After a thorough review of the NAIOP-commissioned energy efficiency study, it is my professional opinion that the study is of no value and is intentionally misleading for the following reasons:

  1. The study analyzes a square-shaped, four-story office building configuration with completely sealed windows and an equal amount of un-shaded glass on all four sides of the building. In other words, the study analyzes an extremely inefficient and outdated building design typology.
  2. The study looks at only three cities and climates – Newport Beach, Chicago and Baltimore – and does so without changing the design of the building to respond to these very different climates.
  3. Of the numerous energy saving measures that can be applied to, or integrated into a building design, the study analyzes only five measures.
  4. The study intentionally does not analyze any of the readily available (and well known) low-cost, no-cost and cost-saving measures that reduce a building’s energy consumption. For instance, the study does not investigate changing the shape of the building, its orientation or form; redistributing windows or using different windows to take advantage of natural light for daylighting or sunlight for heating (office buildings are day-use facilities); shading the glass in summertime to reduce the need for air-conditioning; using operable windows for ventilation (not even in Newport Beach, with its beautiful year-round climate); or using low-e glazing. It also does not investigate employing a heat recovery system, cost-effective solar hot water heating system or energy management control system. In fact, the study fails to analyze so many of the no-cost and inexpensive energy-saving options available, that it is impossible for the building configuration studied to reach commonly achievable energy-consumption-reduction targets.

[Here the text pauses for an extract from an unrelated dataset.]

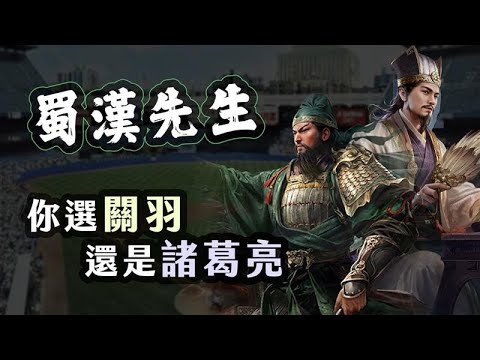 三國先生最終戰!蜀漢派站出來,你會選關羽,還是諸葛亮?|【三國說書】EP208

  5. NAIOP contends that its analysis is “aimed at understanding the practical and economical impacts” of energy efficiency measures available. Yet, the study intentionally analyzes high-cost, low-energy-reduction measures to falsely demonstrate that increases in efficiency are expensive and unachievable. For example, the roof area in a four-story building is only 25% of the building floor area. Increasing the insulation values in the roof well beyond code will yield only marginal efficiency results and at steep costs. However, seven roof insulation options are analyzed in this category (see Graph 1.).
  6. Upgrading to commonplace low-e double glazing is 6.5 times more efficient at half the cost per square foot than upgrading to R-38 roof insulation, yet the study does not consider this option.
  7. The study is statistically irrelevant. A four-story office building represents less than one percent (approx. 0.29%) of commercial building square footage and 0.08% of all building square footage in the US*. A four-story, square office building with equally distributed sealed glazing on all four sides is a small fraction of this 0.08%.
  8. * Source: U.S. Energy Information Administration, 2007 Building Energy Data Book, Tables 2.2.2, 2.2.3 and 7.4.2, and the EIA AEO 2008, Tables 4 and 5.